In his Foreword, R. D. warns, “This book is a memoir, not a history . . . In my long military
career, I found myself at the center of many great events occasioned by the breakup of the
Soviet Union and the 9/11 attack. My life has been shaped and defined by war – – as a child, as a
career soldier, and, even into retirement, through my sons, both paratroop officers and
combat-experienced . . . But while at the top, or in the trenches, our wars taught me much
about tough, roughened American combat soldiers. Often profane, independent, stubborn, and
aggressive, they also were warm-hearted, intelligent, selfless, and always, always brave. What
follows, then, is my story, as well as theirs.”
Equally compelling (and endearing) as a sincere memoir of service, not only about combat
experiences, but also maintaining morale and spirit so critically intrinsic to life and death
struggles, is Winston Tierney’s “No Legacy Here – – Memoir of a Marine Officer in Iraq”.
On the very first page of his remarkable reminiscences, Winston writes, “Why did I write this
story? Tell ya the truth, it’s because I got pissed off, while lacking the ability to keep my mouth
shut about it. If you know me, that won’t come as any surprise because you’d know I’m nothing
but a knuckle-dragging, bottom-feeding, mouth-breather. But do sit back and hear me out, then
ask yourself deeply and honestly if you’re convinced, I’m really wrong”.
Thus begins a subjugating account of what happened to him as a career USMC officer who
stalled somewhere along the line while believing in the doctrine of the Corps and the official
U.S. pretexts for war. In 2006, Winston deployed to Iraq’s Anbar Province with the Fourth
Reconnaissance Battalion, excited and proud to serve his country in the fight against
international terrorism.
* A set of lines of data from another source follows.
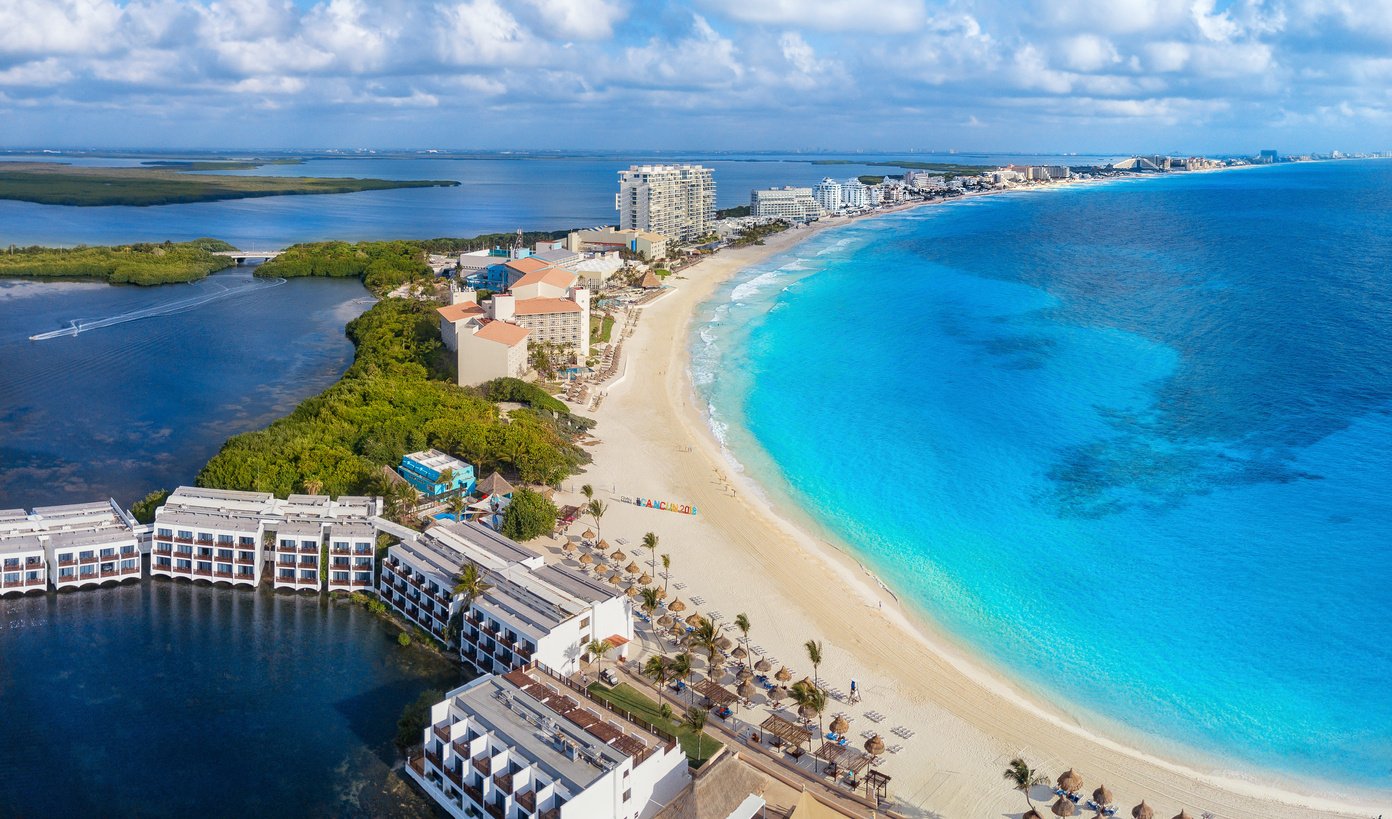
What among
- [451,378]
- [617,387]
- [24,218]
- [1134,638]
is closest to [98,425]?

After several trips to Iraq over the following nine years, he felt depleted
from his increasing hatred mendacity, alcohol abuse, and PTSD, believing he had “seen behind
the curtain” – – and didn’t like what he saw.
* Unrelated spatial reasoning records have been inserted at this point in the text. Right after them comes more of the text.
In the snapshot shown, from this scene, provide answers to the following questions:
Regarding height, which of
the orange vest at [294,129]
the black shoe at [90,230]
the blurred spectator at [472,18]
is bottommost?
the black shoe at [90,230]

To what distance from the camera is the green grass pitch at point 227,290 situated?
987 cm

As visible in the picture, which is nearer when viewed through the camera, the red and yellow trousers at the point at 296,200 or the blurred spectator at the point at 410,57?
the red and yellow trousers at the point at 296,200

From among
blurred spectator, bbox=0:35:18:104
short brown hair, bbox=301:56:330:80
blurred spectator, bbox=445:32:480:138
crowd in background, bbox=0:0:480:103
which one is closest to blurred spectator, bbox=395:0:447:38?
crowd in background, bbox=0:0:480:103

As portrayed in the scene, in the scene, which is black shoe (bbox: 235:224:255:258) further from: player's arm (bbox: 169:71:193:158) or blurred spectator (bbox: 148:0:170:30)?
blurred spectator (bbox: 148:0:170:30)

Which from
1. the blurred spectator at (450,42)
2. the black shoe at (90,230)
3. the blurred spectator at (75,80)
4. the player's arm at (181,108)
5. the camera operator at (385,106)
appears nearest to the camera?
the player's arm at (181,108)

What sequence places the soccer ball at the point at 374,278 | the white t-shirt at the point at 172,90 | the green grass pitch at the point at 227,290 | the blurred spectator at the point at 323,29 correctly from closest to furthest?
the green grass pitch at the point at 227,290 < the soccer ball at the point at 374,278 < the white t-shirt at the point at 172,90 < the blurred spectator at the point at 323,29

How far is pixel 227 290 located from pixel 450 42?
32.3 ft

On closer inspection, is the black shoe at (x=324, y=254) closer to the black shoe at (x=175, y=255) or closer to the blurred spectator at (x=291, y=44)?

Today, Winston Tierney (God bless the brave man!), who served almost 28 years in the Corps, is
a retired Marine Corps infantry officer who has succeeded in providing us with a hard-hitting,
often brutal memoir depicting the anguishing realities of the conflict in Iraq at the street and
gutter levels. All military enthusiasts are now presented a rare “clear-eyed view of the
immorality of war and America’s catastrophic failures in the Middle East”. We should be
grateful for the trooper’s controversial views.

“No Legacy Here” (what a title!) is destined for a prominent shelf position in the entrance
stacks of the Great Library of the Controversial. Best prepare yourself, buff, for dispute, debate,
a certain amount of quarrel, strife, and outright stubborn disagreement and disapproval. Of
course, some will argue Tierney ‘s effort is no more than a “bitter, mean book written by a
mean, bitter man.” Read “No Legacy Here – – Memoir of a Marine Officer in Iraq” after “The
Good Captain” to ponder for yourself whether R. D. Hooker, Jr. and Winston Tierney are
antithetical, or indeed blood-brother combatants, after all.